Alberta man hospitalized after eating worms in homemade salmon sushi

Sushi lovers, beware: stomach-burrowing parasites may bite if you try to make the Japanese delicacy at home.

An Alberta man had the misfortune of hosting the first-recorded Canadian case of a nasty parasitic worm from raw fish he bought at a grocery store.

The 50-year-old was admitted to Calgary’s South Health Campus in August 2014 with severe abdominal pain and vomiting, according to a paper published in the Canadian Journal of Infectious Diseases and Medical Microbiology.

“This is such a rare, unusual etiology, I don’t think most people would put it too high on their list,” said Dr.
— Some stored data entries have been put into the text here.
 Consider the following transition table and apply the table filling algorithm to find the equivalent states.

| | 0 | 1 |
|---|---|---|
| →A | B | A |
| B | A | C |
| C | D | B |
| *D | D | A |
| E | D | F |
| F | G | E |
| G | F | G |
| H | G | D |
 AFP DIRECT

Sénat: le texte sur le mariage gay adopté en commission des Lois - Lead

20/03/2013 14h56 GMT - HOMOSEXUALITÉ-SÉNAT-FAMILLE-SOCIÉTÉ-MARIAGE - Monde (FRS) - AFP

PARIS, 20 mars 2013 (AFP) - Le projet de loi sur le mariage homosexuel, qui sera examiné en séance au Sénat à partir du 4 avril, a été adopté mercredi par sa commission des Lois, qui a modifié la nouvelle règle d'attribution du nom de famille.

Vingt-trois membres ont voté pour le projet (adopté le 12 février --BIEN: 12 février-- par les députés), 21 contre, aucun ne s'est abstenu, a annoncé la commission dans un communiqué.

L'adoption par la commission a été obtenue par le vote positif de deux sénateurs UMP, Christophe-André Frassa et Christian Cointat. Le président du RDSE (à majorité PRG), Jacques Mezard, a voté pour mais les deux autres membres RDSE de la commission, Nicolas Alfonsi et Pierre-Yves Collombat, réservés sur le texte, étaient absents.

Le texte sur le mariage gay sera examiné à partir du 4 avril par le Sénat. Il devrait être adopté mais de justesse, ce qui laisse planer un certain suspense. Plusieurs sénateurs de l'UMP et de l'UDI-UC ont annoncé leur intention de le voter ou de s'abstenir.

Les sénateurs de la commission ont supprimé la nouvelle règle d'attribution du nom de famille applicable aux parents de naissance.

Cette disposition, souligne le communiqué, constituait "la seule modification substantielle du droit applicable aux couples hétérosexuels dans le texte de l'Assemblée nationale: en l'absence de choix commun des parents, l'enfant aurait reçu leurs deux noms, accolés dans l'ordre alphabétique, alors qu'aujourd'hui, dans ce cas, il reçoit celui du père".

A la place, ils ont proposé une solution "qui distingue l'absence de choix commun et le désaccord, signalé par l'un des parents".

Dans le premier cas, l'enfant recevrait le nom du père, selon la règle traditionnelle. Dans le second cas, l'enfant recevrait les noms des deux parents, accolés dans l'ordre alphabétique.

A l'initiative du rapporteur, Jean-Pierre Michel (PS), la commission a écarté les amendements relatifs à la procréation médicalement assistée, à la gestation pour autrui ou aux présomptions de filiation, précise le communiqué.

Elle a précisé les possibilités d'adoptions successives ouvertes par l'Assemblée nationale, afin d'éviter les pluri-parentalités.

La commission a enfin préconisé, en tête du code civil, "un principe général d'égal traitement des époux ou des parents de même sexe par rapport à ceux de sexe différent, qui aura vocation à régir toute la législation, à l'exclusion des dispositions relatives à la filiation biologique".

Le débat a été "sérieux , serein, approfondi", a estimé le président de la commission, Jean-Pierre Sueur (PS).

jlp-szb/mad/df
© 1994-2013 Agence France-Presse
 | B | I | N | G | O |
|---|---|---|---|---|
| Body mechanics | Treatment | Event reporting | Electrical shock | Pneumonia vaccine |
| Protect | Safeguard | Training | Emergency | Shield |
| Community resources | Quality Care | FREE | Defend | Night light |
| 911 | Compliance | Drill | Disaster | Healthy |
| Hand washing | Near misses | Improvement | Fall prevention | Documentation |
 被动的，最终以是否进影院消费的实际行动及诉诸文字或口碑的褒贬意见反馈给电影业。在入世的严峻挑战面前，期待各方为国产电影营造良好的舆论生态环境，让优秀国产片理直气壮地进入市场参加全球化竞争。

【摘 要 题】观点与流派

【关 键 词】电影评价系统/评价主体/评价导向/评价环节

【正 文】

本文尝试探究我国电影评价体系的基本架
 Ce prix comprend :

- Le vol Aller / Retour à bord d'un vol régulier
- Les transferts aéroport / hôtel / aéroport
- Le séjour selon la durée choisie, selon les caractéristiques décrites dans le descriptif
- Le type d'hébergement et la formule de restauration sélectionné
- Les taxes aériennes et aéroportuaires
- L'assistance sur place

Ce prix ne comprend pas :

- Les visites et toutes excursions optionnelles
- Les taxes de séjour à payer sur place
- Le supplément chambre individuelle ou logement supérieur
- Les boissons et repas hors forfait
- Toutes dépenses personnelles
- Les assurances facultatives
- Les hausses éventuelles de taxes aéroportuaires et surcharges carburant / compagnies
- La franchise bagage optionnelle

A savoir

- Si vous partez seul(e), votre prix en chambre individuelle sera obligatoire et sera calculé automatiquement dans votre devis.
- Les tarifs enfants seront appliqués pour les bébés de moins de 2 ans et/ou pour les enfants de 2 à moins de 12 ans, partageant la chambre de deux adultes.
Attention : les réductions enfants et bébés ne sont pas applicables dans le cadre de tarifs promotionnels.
Stephen Vaughan, an infectious diseases consultant with a special interest in tropical medicine.

An X-ray and CT scan showed irregularities in the man’s stomach just hours after he made himself sushi at home with raw wild salmon he bought at Superstore.

When a gastrointestinal specialist sent a little camera down his throat into his stomach, what he found was the stuff of squeamish people’s nightmares.

Worms, about a centimetre long, were chomping their way through the man’s stomach lining. Doctors plucked a few of the larva out using endoscopic forceps, Vaughan said.

Can raw salmon be eaten safely?

Ideally, sushi aficionados should stick to dining in restaurants. There, the fish is usually flash frozen to -35 C, according to Alberta Health’s sushi preparation guideliens. Sushi chefs are also trained to recognize the distinctive “watch-spring coil” shape of worms in raw fish, which can be tricky for an amateur to spot.

If you insist on preparing your own sushi or sashimi at home, the paper’s authors have some advice: “freeze the fish for seven days at −20 C or at a lower temperature for a shorter period of time (less than −20 C for four days)” to kill any nasty parasites.

Unfortunately, many home freezers don’t go below – 20 C, so unless you’re willing to upgrade your home equipment, it might be best to leave sushi to the professionals.